→ **RECORDED INFORMATION**:
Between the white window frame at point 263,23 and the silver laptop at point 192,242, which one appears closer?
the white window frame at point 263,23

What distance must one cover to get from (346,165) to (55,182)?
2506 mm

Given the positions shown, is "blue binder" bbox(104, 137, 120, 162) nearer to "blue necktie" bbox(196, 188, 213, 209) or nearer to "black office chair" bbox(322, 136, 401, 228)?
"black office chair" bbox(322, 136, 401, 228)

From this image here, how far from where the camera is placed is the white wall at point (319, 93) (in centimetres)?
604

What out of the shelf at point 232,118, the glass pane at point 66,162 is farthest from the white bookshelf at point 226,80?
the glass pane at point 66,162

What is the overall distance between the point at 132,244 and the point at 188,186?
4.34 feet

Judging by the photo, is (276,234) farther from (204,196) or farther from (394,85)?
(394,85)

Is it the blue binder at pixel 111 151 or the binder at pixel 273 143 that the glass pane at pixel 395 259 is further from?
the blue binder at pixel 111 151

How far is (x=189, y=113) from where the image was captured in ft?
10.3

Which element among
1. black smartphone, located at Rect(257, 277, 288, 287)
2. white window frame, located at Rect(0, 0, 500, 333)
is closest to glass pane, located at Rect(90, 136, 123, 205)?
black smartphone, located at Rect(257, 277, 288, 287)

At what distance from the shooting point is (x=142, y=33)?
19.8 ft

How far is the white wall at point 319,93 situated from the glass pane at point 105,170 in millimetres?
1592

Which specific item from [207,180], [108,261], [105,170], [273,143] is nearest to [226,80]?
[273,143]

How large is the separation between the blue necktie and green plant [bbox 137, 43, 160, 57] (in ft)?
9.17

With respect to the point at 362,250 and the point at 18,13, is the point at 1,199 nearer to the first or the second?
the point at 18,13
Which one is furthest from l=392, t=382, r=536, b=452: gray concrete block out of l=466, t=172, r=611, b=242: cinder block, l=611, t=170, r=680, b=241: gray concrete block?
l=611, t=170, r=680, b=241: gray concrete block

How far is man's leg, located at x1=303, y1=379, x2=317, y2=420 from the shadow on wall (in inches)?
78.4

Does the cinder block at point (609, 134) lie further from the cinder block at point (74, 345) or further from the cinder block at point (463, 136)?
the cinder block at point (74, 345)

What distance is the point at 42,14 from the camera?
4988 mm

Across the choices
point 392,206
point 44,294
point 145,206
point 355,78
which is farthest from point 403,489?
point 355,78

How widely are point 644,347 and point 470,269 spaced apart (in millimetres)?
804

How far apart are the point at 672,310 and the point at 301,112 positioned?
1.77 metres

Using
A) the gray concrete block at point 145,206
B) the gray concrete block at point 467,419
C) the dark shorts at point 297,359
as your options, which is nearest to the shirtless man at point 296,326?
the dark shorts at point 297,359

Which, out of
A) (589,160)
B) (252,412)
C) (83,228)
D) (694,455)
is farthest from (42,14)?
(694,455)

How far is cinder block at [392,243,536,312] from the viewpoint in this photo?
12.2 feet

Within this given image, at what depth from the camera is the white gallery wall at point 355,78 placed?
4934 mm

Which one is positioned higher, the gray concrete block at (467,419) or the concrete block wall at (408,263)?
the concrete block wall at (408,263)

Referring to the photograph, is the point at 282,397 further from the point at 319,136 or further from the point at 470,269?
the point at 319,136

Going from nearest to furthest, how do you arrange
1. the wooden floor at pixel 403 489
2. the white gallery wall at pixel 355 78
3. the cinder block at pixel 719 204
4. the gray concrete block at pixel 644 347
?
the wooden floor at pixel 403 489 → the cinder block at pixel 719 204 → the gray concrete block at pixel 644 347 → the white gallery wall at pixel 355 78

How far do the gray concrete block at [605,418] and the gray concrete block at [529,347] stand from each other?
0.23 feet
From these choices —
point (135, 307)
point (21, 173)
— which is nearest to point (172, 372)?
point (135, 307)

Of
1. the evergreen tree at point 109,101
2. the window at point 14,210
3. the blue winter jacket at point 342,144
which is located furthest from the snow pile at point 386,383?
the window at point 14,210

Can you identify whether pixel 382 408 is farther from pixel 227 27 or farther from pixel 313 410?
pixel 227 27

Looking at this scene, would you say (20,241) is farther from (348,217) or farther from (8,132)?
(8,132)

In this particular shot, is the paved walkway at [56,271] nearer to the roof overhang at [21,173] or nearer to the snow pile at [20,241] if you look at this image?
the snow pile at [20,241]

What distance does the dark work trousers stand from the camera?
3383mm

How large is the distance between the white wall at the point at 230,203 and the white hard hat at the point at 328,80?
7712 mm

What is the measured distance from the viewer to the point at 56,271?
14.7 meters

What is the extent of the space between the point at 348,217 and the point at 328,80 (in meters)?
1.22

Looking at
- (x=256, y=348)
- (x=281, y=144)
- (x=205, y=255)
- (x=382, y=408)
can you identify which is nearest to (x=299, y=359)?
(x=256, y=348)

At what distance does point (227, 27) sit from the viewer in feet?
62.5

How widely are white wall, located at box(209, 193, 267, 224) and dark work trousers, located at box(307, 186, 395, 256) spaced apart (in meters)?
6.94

→ **TASK REQUIREMENTS**: Rewrite all the items above, changing each "white wall" to "pale wall" and leaving everything else the same.

→ **EXERCISE ANSWER**:
Between the white window frame at point 263,23 and the silver laptop at point 192,242, which one appears closer?
the white window frame at point 263,23

What distance must one cover to get from (346,165) to (55,182)?
2506 mm

Given the positions shown, is "blue binder" bbox(104, 137, 120, 162) nearer to "blue necktie" bbox(196, 188, 213, 209) or nearer to "black office chair" bbox(322, 136, 401, 228)?
"black office chair" bbox(322, 136, 401, 228)

From this image here, how far from where the camera is placed is the pale wall at point (319, 93) (in centimetres)?
604

What out of the shelf at point 232,118, the glass pane at point 66,162 is farthest from the white bookshelf at point 226,80?
the glass pane at point 66,162

What is the overall distance between the point at 132,244 and the point at 188,186?
4.34 feet

Judging by the photo, is (276,234) farther from (204,196) or farther from (394,85)?
(394,85)

Is it the blue binder at pixel 111 151 or the binder at pixel 273 143 that the glass pane at pixel 395 259 is further from?
the blue binder at pixel 111 151

How far is (x=189, y=113) from where the image was captured in ft?
10.3

Which element among
1. black smartphone, located at Rect(257, 277, 288, 287)
2. white window frame, located at Rect(0, 0, 500, 333)
is closest to glass pane, located at Rect(90, 136, 123, 205)?
black smartphone, located at Rect(257, 277, 288, 287)

At what distance from the shooting point is (x=142, y=33)?
19.8 ft

How far is the pale wall at point 319,93 situated from the glass pane at point 105,170 in millimetres?
1592

Which specific item from [207,180], [108,261], [105,170], [273,143] is nearest to [226,80]?
[273,143]

How large is the separation between the blue necktie and green plant [bbox 137, 43, 160, 57] (in ft)?
9.17

With respect to the point at 362,250 and the point at 18,13, is the point at 1,199 nearer to the first or the second?
the point at 18,13
Which one is furthest from l=392, t=382, r=536, b=452: gray concrete block out of l=466, t=172, r=611, b=242: cinder block, l=611, t=170, r=680, b=241: gray concrete block?
l=611, t=170, r=680, b=241: gray concrete block

How far is man's leg, located at x1=303, y1=379, x2=317, y2=420 from the shadow on wall (in inches)?
78.4

Does the cinder block at point (609, 134) lie further from the cinder block at point (74, 345) or further from the cinder block at point (463, 136)?
the cinder block at point (74, 345)

What distance is the point at 42,14 from the camera?
4988 mm

Across the choices
point 392,206
point 44,294
point 145,206
point 355,78
which is farthest from point 403,489?
point 355,78

How widely are point 644,347 and point 470,269 spaced apart (in millimetres)?
804

How far apart are the point at 672,310 and the point at 301,112 positioned?
1.77 metres

Using
A) the gray concrete block at point 145,206
B) the gray concrete block at point 467,419
C) the dark shorts at point 297,359
as your options, which is nearest to the shirtless man at point 296,326?
the dark shorts at point 297,359

Which, out of
A) (589,160)
B) (252,412)
C) (83,228)
D) (694,455)
is farthest from (42,14)?
(694,455)

How far is cinder block at [392,243,536,312] from the viewpoint in this photo?
12.2 feet

Within this given image, at what depth from the camera is the white gallery wall at point 355,78 placed?
4934 mm

Which one is positioned higher, the gray concrete block at (467,419) or the concrete block wall at (408,263)?
the concrete block wall at (408,263)

Referring to the photograph, is the point at 282,397 further from the point at 319,136 or further from the point at 470,269?
the point at 319,136

Going from nearest to furthest, how do you arrange
1. the wooden floor at pixel 403 489
2. the white gallery wall at pixel 355 78
3. the cinder block at pixel 719 204
4. the gray concrete block at pixel 644 347
?
the wooden floor at pixel 403 489 → the cinder block at pixel 719 204 → the gray concrete block at pixel 644 347 → the white gallery wall at pixel 355 78

How far do the gray concrete block at [605,418] and the gray concrete block at [529,347] stand from each other?
0.23 feet
From these choices —
point (135, 307)
point (21, 173)
— which is nearest to point (172, 372)?
point (135, 307)

Of
1. the evergreen tree at point 109,101
2. the window at point 14,210
3. the blue winter jacket at point 342,144
which is located furthest from the snow pile at point 386,383?
the window at point 14,210

Can you identify whether pixel 382 408 is farther from pixel 227 27 or farther from pixel 313 410?
pixel 227 27

Looking at this scene, would you say (20,241) is farther from (348,217) or farther from (8,132)?
(8,132)

In this particular shot, is the paved walkway at [56,271] nearer to the roof overhang at [21,173] or nearer to the snow pile at [20,241] if you look at this image?
the snow pile at [20,241]

What distance does the dark work trousers stand from the camera?
3383mm

How large is the distance between the pale wall at the point at 230,203 and the white hard hat at the point at 328,80?
7712 mm

What is the measured distance from the viewer to the point at 56,271?
14.7 meters

What is the extent of the space between the point at 348,217 and the point at 328,80 (in meters)?
1.22

Looking at
- (x=256, y=348)
- (x=281, y=144)
- (x=205, y=255)
- (x=382, y=408)
can you identify which is nearest to (x=299, y=359)?
(x=256, y=348)

At what distance does point (227, 27) sit from the viewer in feet?
62.5

How widely are pale wall, located at box(209, 193, 267, 224) and dark work trousers, located at box(307, 186, 395, 256) spaced apart (in meters)?
6.94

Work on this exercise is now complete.